Saturday, February 27, 2016

Gently With the Painters: Review

In Gently With the Painters (1960) George Gently has recently been promoted to Superintendent, C.I.D. and he is disappointed to find out how little fieldwork a superintendent gets to do. His days are now mostly filled with shuffling paperwork from Inbox to Outbox. When an interesting case of murder amongst the painting crowd pops up in his native Northshire, he begins avidly following the news and trying to come up with a good reason to contact the local inspector in charge. 

The victim is a young painter who was a member of the Palette Group. Shirley Johnson was found stabbed to death in a car park after one of the group's meetings. Ironically, the car park adjoins and sits in full view of the police headquarters. There was a bit of a row during that meeting and rumors emerge that Shirley, though married, may have had few extracurricular activities going on with her fellow artists....beyond artwork.

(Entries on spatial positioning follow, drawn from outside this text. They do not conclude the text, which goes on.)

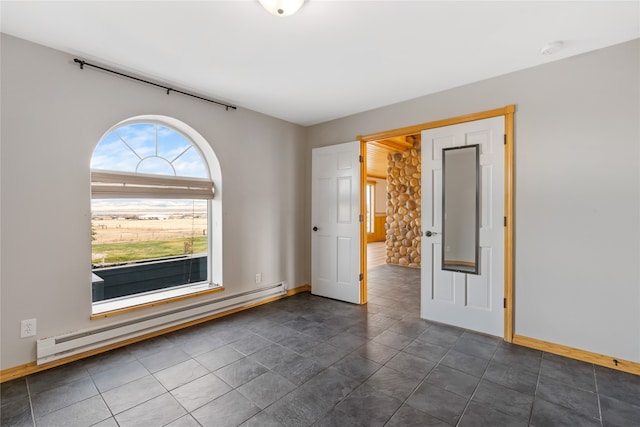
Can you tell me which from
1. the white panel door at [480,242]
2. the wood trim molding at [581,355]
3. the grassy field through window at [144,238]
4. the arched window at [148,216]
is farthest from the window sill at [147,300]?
the wood trim molding at [581,355]

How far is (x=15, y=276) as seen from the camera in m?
2.15

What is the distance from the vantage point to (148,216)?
3.13 meters

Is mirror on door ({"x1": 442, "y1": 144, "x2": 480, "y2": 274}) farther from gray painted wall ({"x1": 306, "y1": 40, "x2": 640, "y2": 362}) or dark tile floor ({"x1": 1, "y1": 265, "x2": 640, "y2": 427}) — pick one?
dark tile floor ({"x1": 1, "y1": 265, "x2": 640, "y2": 427})

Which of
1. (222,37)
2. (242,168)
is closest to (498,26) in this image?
(222,37)

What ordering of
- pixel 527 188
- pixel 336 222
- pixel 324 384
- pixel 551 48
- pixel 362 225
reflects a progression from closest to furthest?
pixel 324 384
pixel 551 48
pixel 527 188
pixel 362 225
pixel 336 222

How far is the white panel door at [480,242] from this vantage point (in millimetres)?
2783

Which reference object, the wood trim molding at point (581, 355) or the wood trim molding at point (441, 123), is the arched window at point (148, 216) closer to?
the wood trim molding at point (441, 123)

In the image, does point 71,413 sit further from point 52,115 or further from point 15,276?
point 52,115

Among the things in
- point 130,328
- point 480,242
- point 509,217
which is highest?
point 509,217

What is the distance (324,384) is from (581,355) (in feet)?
7.10

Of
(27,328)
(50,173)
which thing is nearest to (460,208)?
(50,173)

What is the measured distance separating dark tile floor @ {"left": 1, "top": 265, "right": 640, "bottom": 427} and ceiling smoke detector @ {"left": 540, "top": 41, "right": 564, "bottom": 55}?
2520 millimetres

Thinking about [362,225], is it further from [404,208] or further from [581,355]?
[404,208]

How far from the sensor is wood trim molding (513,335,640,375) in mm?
2195
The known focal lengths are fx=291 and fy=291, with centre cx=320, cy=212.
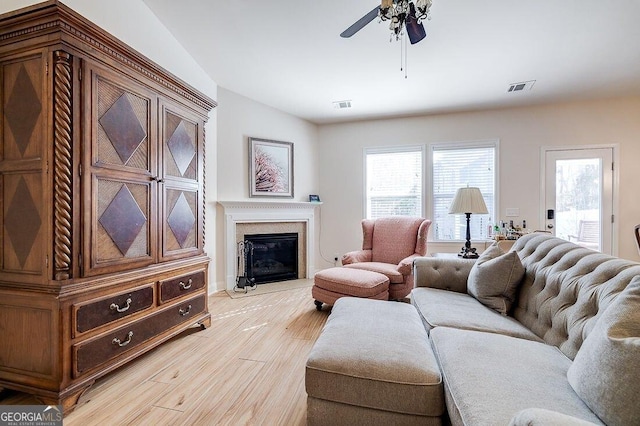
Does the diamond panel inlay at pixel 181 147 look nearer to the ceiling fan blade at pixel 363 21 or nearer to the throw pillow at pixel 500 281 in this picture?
the ceiling fan blade at pixel 363 21

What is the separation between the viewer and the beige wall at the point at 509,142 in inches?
154

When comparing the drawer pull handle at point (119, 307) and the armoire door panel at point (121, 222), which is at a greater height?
the armoire door panel at point (121, 222)

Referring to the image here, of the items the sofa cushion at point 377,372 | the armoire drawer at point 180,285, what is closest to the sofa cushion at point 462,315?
the sofa cushion at point 377,372

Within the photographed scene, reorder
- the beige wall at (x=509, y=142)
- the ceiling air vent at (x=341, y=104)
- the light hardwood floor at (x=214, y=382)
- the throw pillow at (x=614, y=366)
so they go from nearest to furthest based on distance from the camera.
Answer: the throw pillow at (x=614, y=366) < the light hardwood floor at (x=214, y=382) < the beige wall at (x=509, y=142) < the ceiling air vent at (x=341, y=104)

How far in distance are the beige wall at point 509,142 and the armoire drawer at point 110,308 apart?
10.9ft

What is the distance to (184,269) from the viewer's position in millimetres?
2451

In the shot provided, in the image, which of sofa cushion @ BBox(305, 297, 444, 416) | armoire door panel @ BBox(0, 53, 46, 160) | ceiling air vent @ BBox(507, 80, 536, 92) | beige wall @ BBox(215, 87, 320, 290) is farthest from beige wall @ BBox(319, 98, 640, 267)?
armoire door panel @ BBox(0, 53, 46, 160)

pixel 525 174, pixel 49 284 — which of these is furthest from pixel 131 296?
pixel 525 174

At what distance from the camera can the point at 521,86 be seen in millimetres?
3648

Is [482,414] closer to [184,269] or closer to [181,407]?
[181,407]

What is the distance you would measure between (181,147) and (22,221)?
3.78ft

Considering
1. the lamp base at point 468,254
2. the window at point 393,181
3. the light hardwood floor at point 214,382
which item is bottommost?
the light hardwood floor at point 214,382

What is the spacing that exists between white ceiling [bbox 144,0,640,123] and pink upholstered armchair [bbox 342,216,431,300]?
5.75 feet

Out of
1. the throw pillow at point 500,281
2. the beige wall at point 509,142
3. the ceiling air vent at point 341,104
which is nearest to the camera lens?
the throw pillow at point 500,281
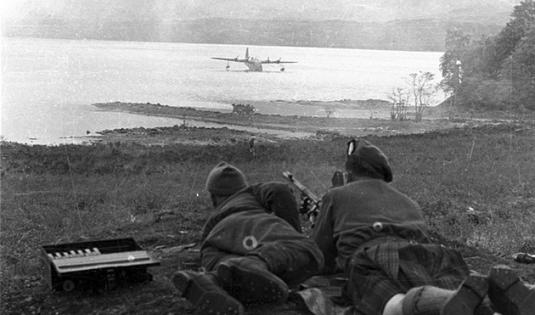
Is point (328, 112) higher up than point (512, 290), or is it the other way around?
point (512, 290)

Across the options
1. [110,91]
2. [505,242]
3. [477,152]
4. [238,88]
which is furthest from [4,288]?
[110,91]

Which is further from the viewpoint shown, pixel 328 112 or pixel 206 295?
pixel 328 112

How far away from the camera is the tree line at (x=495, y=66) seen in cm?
3500

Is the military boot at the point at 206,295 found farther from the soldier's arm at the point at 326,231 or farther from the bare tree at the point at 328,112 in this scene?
the bare tree at the point at 328,112

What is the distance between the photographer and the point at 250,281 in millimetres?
3447

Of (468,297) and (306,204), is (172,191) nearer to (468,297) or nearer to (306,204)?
(306,204)

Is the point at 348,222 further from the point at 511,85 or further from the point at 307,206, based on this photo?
the point at 511,85

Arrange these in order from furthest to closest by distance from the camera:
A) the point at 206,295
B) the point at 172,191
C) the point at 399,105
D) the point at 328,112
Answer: the point at 399,105 → the point at 328,112 → the point at 172,191 → the point at 206,295

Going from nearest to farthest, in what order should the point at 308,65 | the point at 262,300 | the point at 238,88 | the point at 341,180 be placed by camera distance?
the point at 262,300, the point at 341,180, the point at 238,88, the point at 308,65

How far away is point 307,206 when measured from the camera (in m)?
5.57

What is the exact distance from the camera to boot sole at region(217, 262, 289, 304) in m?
3.43

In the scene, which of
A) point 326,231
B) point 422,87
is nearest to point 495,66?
point 422,87

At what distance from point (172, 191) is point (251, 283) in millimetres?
7707

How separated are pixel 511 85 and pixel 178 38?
1093 inches
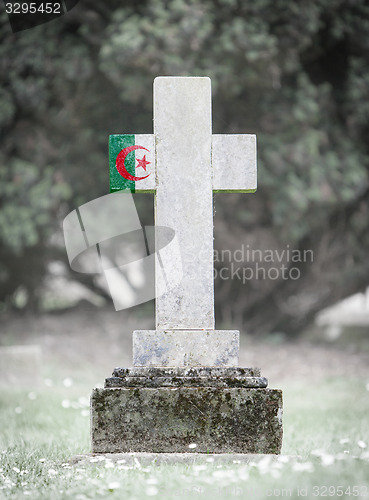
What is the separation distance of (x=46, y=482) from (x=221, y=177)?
202 centimetres

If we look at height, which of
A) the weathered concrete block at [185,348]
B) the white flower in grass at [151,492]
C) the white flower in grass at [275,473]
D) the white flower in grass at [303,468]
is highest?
the weathered concrete block at [185,348]

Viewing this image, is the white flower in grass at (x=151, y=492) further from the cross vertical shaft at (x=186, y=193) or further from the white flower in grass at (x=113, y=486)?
the cross vertical shaft at (x=186, y=193)

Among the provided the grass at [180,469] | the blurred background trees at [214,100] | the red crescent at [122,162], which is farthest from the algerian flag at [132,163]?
the blurred background trees at [214,100]

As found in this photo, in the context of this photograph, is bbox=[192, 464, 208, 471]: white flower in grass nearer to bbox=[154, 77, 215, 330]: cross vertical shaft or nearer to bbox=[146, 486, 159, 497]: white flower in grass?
bbox=[146, 486, 159, 497]: white flower in grass

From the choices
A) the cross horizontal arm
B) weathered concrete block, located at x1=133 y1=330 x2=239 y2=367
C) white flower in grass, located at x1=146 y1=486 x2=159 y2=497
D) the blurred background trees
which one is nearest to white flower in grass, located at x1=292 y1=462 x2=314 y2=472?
white flower in grass, located at x1=146 y1=486 x2=159 y2=497

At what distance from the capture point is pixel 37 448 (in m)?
3.94

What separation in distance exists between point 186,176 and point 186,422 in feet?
4.82

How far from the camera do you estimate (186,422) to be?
3.20 m

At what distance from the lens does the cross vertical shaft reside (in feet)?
11.6

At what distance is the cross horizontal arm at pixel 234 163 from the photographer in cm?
370

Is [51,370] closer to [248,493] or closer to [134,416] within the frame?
[134,416]

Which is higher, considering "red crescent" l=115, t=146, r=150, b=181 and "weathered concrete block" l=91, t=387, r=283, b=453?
"red crescent" l=115, t=146, r=150, b=181

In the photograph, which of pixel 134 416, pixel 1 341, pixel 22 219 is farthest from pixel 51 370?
pixel 134 416

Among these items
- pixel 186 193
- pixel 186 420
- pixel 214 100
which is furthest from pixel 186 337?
pixel 214 100
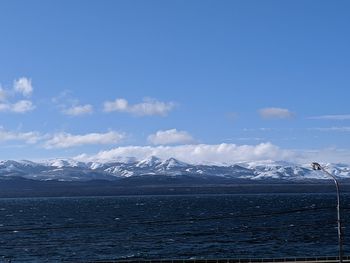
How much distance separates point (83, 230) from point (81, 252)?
140ft

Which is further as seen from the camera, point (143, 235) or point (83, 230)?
point (83, 230)

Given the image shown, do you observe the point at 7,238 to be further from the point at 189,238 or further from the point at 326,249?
the point at 326,249

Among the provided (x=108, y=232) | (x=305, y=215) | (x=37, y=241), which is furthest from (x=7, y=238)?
(x=305, y=215)

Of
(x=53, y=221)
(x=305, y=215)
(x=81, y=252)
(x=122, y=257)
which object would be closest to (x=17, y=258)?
(x=81, y=252)

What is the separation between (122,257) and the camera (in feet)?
317

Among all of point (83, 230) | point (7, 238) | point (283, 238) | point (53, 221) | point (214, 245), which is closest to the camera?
point (214, 245)

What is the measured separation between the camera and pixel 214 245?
11125cm

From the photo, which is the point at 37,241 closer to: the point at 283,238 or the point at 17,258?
the point at 17,258

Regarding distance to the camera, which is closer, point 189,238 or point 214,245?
point 214,245

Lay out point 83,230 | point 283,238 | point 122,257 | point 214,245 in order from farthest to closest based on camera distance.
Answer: point 83,230 → point 283,238 → point 214,245 → point 122,257

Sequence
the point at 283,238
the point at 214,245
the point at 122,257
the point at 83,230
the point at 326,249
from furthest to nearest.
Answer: the point at 83,230, the point at 283,238, the point at 214,245, the point at 326,249, the point at 122,257

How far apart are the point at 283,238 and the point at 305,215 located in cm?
7331

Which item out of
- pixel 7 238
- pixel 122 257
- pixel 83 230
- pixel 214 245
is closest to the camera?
pixel 122 257

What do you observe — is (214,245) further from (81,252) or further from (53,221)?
(53,221)
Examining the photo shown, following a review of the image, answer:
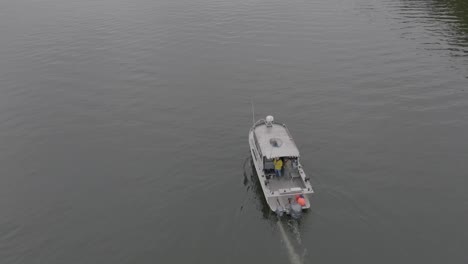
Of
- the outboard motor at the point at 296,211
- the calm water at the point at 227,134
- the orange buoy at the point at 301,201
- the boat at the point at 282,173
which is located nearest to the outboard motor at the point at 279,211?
the boat at the point at 282,173

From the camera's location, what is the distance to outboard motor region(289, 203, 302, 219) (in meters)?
30.2

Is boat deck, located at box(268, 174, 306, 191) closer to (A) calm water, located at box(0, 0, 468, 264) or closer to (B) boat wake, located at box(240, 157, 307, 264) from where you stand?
(B) boat wake, located at box(240, 157, 307, 264)

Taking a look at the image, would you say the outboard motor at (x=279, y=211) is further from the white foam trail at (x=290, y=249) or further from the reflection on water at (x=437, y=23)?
the reflection on water at (x=437, y=23)

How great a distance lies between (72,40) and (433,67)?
58512 millimetres

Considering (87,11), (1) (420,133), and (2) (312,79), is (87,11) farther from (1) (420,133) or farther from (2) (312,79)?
(1) (420,133)

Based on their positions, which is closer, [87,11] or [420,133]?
[420,133]

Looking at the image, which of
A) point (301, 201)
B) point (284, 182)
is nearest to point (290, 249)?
point (301, 201)

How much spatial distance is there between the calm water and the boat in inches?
55.4

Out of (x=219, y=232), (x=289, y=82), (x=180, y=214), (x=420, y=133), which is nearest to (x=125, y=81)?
(x=289, y=82)

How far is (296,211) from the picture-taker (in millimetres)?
30234

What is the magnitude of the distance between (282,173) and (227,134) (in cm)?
1084

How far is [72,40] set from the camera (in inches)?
2758

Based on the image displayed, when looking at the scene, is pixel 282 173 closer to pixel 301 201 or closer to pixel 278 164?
pixel 278 164

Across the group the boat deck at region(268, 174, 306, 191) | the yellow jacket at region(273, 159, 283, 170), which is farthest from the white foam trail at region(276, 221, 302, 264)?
the yellow jacket at region(273, 159, 283, 170)
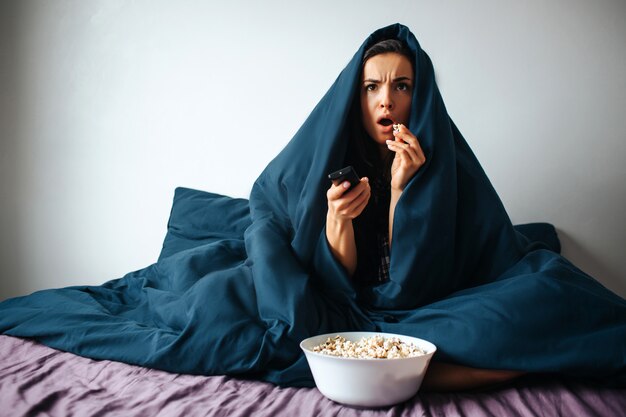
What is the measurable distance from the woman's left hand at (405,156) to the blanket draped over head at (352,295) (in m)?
0.03

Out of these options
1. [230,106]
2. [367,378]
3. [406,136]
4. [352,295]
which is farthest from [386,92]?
[230,106]

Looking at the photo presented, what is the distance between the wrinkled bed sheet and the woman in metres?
0.35

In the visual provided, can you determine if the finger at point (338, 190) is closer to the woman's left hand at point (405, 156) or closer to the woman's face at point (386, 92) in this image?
the woman's left hand at point (405, 156)

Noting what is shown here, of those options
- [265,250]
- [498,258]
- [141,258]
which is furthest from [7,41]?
[498,258]

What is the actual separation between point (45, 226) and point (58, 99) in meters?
0.48

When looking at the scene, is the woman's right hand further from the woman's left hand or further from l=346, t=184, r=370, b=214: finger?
the woman's left hand

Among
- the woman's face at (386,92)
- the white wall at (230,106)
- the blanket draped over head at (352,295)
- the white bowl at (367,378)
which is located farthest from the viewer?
the white wall at (230,106)

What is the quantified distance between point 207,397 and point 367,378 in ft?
0.90

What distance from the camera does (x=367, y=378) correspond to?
2.87 ft

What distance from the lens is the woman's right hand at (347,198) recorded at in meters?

At first it looks like Inspector Hansom has it all sewn up. Although there are surface points that make the case look interesting, it begins to shape up as your standard husband kills wife scenario. Then there is an angry scene at the group's art exhibit which includes a painting by the dead woman and suddenly the Northshire police decide they need to call in the Yard. Gently's boss is all set to send the young and coming Inspector Stephens to take on the case with Gently giving the young inspector a briefing on his old stomping grounds. Gently wangles his way into the investigation and he and Stephens are off to Northshire.

After working their way from Hansom's theory that Johnson did it (and like a dog with a meaty bone, he refuses to give that theory up for long) and then through all the artistic suspects on the list, they come full circle back to Johnson. It looks especially bad when the ex-RAF pilot gives the man assigned to tail him the slip and leads the police on a marry chase via car, taxi, and plane. But is Johnson running from justice or looking for evidence to prove his innocence? Gently has a few ideas on that score....and, like the rebel he's known to be, those ideas may not make either Hansom or Stephens happy.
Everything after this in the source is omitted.